Man: Labor pain good for women

Midwifery professor Denis Walsh argues that labor pain is good for women:

In an article for Evidence Based Midwifery, published by the Royal College of Midwives, Dr Walsh said the NHS was too quick to give in to requests for pain-killing injections.

He said: ‘A large number of women want to avoid pain, but more should be prepared to withstand it. Pain in labour is a purposeful, useful thing which has a number of benefits, such as preparing a mother for the responsibility of nurturing a newborn baby.’ [...]

He said labour pain was a timeless component of motherhood, but warned: ‘There has been a loss of rites-of-passage meaning to childbirth, so pain and stress are viewed negatively.’ [Daily Mail--where else?)]

The guilt trip is part of Prof. Walsh's larger crusade against epidural anesthesia for laboring women in the National Health Service.

It's one thing to argue that the risks of a particular pain-relief strategy outweigh the benefits, or to point out that some technique is often used on people who don't need it. Those are empirical questions.

It's another thing entirely to assert that women ought to endure pain for their own good. That's a dubious value judgement based on an unsupported claim about the benefits of pain.
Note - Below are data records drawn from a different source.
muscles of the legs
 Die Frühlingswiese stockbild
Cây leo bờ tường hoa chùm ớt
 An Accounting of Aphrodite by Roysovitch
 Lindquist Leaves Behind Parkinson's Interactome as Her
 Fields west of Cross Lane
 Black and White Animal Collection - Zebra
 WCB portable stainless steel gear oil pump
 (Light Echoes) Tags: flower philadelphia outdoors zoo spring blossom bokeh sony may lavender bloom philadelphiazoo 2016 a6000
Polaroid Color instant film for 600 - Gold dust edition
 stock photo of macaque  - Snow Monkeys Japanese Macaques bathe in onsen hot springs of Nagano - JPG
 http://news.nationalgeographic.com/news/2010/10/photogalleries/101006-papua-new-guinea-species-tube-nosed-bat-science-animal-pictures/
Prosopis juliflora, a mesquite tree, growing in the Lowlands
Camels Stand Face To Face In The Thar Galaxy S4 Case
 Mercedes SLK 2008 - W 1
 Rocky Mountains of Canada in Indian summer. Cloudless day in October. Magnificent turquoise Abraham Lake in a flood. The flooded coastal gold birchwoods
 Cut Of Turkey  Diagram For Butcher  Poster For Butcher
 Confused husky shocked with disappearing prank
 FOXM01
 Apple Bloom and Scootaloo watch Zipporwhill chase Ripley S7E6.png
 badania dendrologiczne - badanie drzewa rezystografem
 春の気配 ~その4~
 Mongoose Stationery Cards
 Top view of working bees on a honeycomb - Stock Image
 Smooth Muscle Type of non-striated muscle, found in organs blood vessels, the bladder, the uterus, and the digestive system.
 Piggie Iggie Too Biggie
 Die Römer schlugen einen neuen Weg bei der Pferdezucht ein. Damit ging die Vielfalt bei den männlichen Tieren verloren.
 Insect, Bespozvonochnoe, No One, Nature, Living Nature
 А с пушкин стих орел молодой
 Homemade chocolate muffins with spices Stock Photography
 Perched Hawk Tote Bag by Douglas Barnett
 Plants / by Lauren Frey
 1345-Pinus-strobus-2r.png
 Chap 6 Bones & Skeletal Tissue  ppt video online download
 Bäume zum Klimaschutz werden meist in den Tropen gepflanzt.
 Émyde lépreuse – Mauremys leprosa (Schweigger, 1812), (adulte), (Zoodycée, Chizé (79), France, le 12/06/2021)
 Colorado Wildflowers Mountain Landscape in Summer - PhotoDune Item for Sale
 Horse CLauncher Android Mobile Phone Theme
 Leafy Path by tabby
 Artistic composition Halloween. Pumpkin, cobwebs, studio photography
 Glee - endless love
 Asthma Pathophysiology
Does Walsh have studies supporting a link between labor pain and maternal responsibility? Or is that just his pet theory that he feels entitled to dispense as if it were a medical fact? If pain builds character, does he advocate torturing new dads to harden them up?

Even if it's true that labor pain confers some marginal psychological benefit, a responsible clinician would lay out the potential costs and benefits and let the patient decide. Of course, the principle applies for pain relief options. Every option from drug-free birth to general anesthesia has its own costs and benefits. It's pretty rare that any one strategy is medically necessary, so the decision should be left to the woman.

Dr. Amy Tuteur, The Skeptical OB, has a great post about the sexist roots of the anti-anesthesia evangelism. She argues that Walsh is carrying on a long and ignoble tradition of romanticizing labor pain and dismissing women's suffering.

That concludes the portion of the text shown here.